━━━ DATA SHOWN

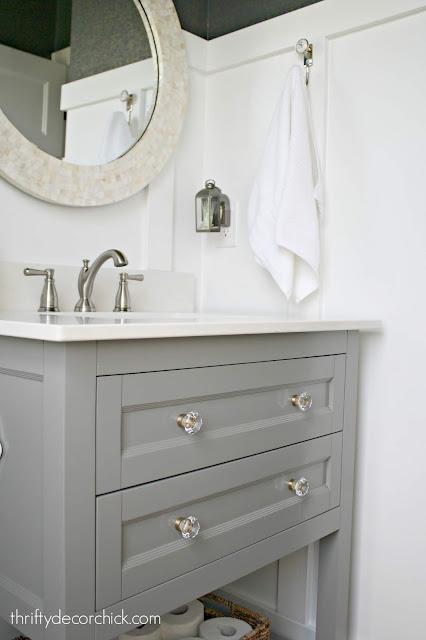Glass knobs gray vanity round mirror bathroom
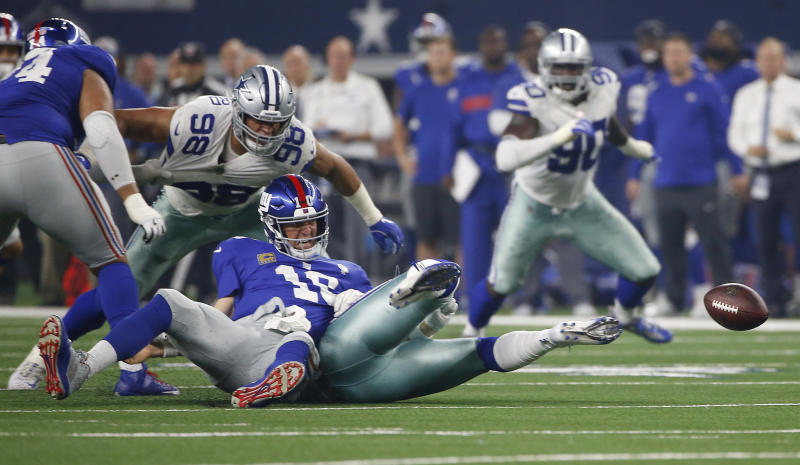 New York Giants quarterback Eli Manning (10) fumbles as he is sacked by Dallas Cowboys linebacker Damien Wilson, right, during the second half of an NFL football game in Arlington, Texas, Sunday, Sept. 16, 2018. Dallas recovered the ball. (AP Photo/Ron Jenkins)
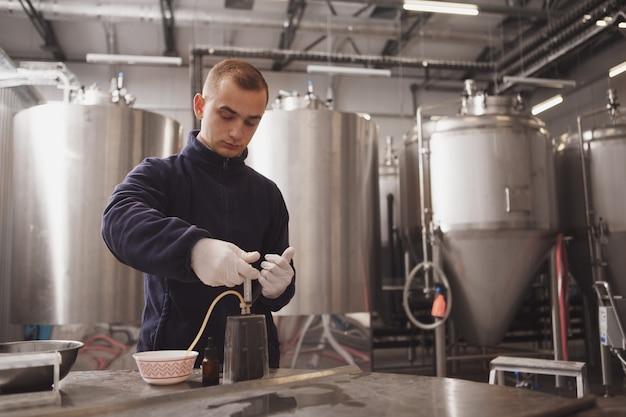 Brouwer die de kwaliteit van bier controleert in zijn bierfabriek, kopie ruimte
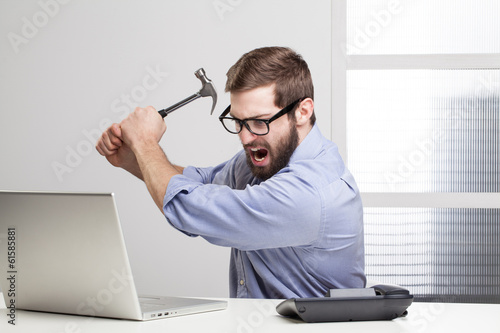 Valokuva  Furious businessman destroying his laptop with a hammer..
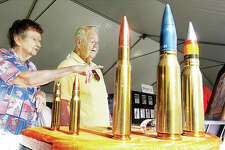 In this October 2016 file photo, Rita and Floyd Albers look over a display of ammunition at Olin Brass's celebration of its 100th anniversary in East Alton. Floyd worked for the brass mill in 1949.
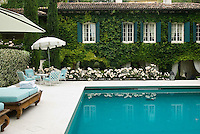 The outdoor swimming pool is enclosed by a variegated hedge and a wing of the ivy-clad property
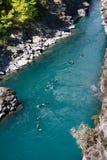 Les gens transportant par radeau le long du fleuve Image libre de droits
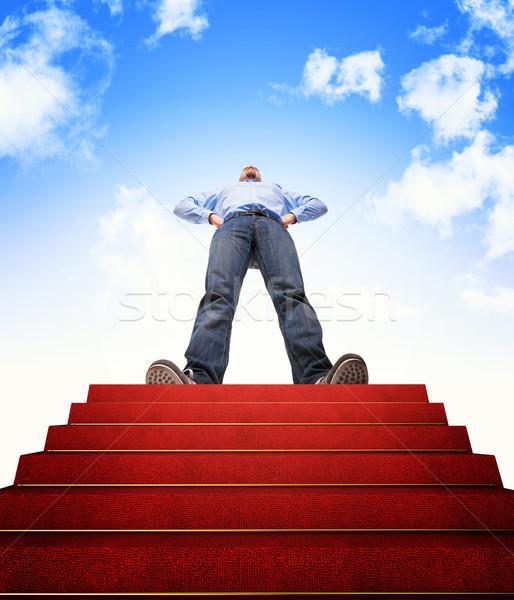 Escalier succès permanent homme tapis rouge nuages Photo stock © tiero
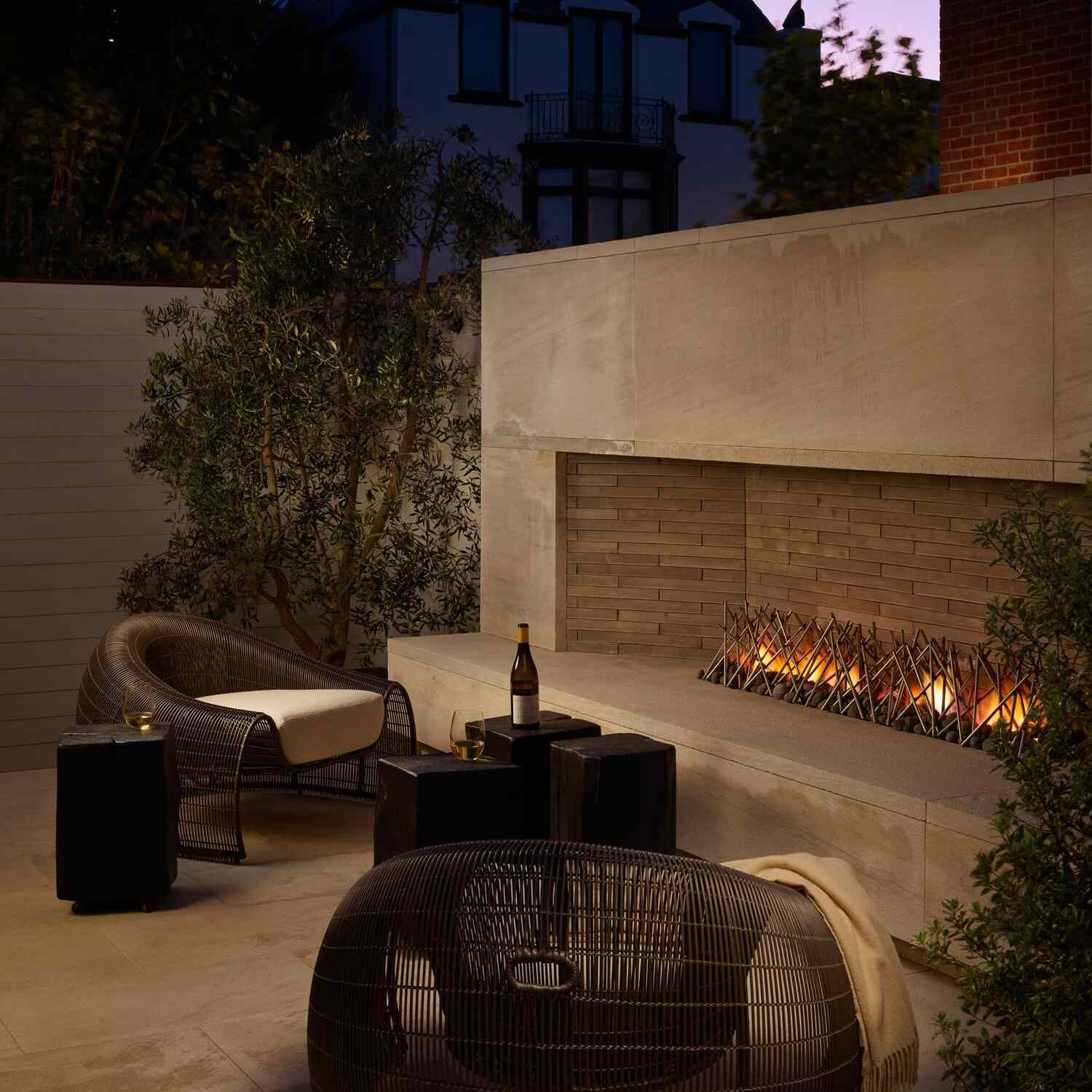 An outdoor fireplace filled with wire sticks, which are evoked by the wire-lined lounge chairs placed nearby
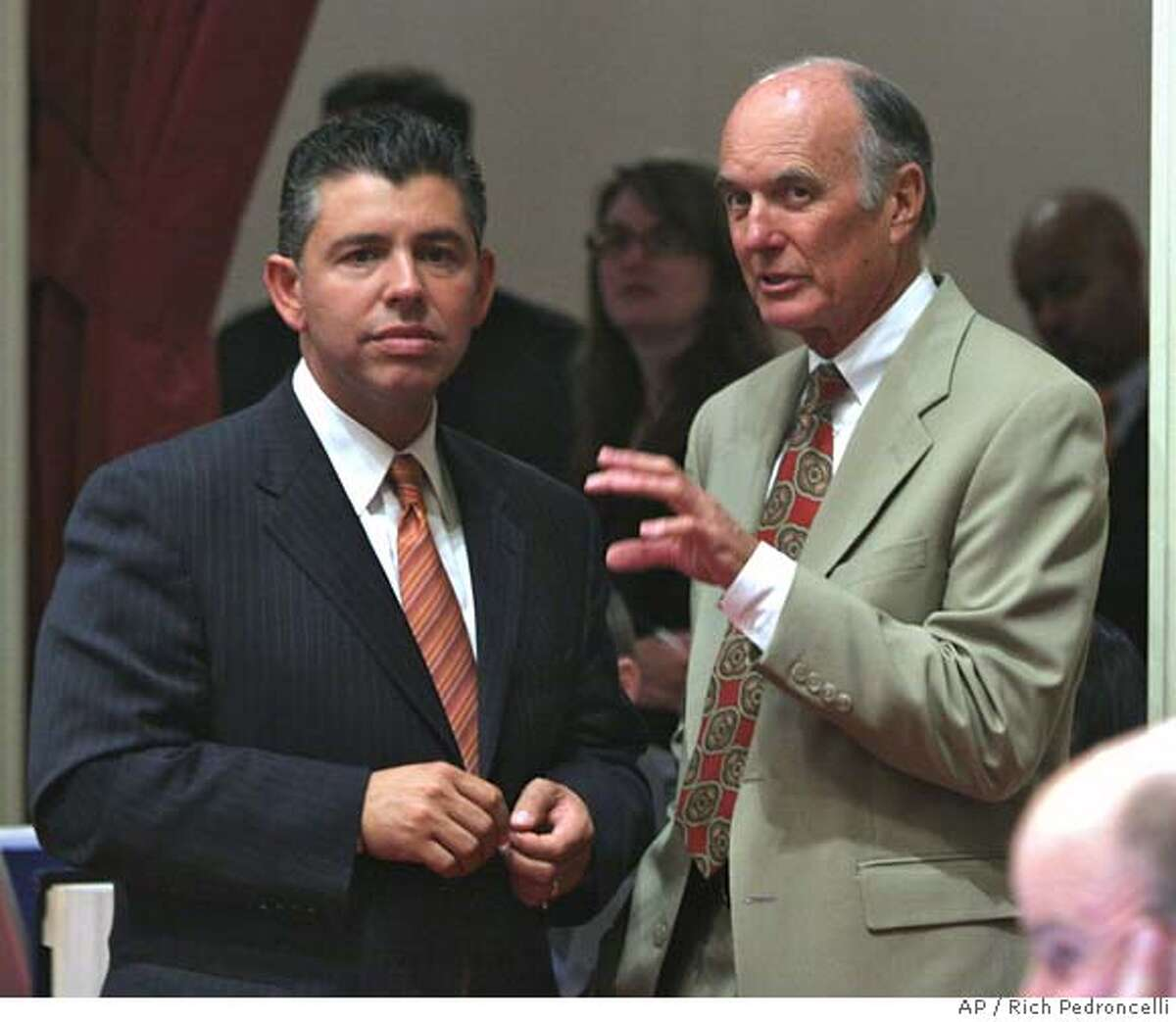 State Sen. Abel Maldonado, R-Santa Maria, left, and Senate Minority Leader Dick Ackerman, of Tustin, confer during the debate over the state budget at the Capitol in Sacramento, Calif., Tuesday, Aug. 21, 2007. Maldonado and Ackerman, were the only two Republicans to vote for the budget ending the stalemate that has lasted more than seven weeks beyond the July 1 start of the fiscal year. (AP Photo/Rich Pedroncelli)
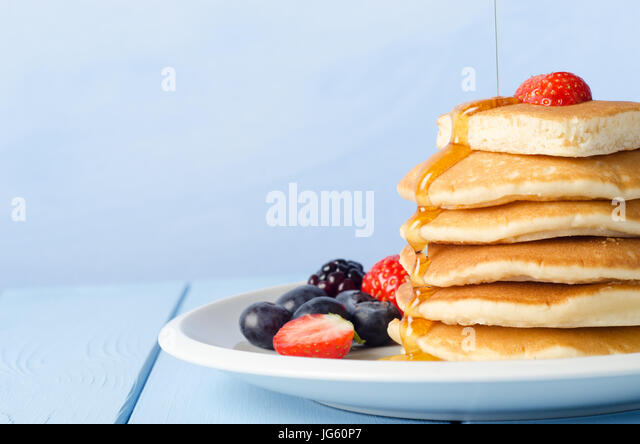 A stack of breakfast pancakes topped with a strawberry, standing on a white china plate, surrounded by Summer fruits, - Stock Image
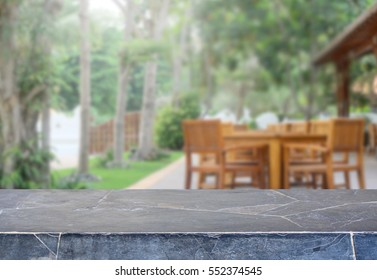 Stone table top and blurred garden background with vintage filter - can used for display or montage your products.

━━━━━━

## WORK TASK
From the very first line of the listing above through the line that holds "with a hammer..", write out each line exactly as it stands, leaving pictures out.

## EXERCISE OUTPUT
Glass knobs gray vanity round mirror bathroom
 New York Giants quarterback Eli Manning (10) fumbles as he is sacked by Dallas Cowboys linebacker Damien Wilson, right, during the second half of an NFL football game in Arlington, Texas, Sunday, Sept. 16, 2018. Dallas recovered the ball. (AP Photo/Ron Jenkins)
 Brouwer die de kwaliteit van bier controleert in zijn bierfabriek, kopie ruimte
 Valokuva  Furious businessman destroying his laptop with a hammer..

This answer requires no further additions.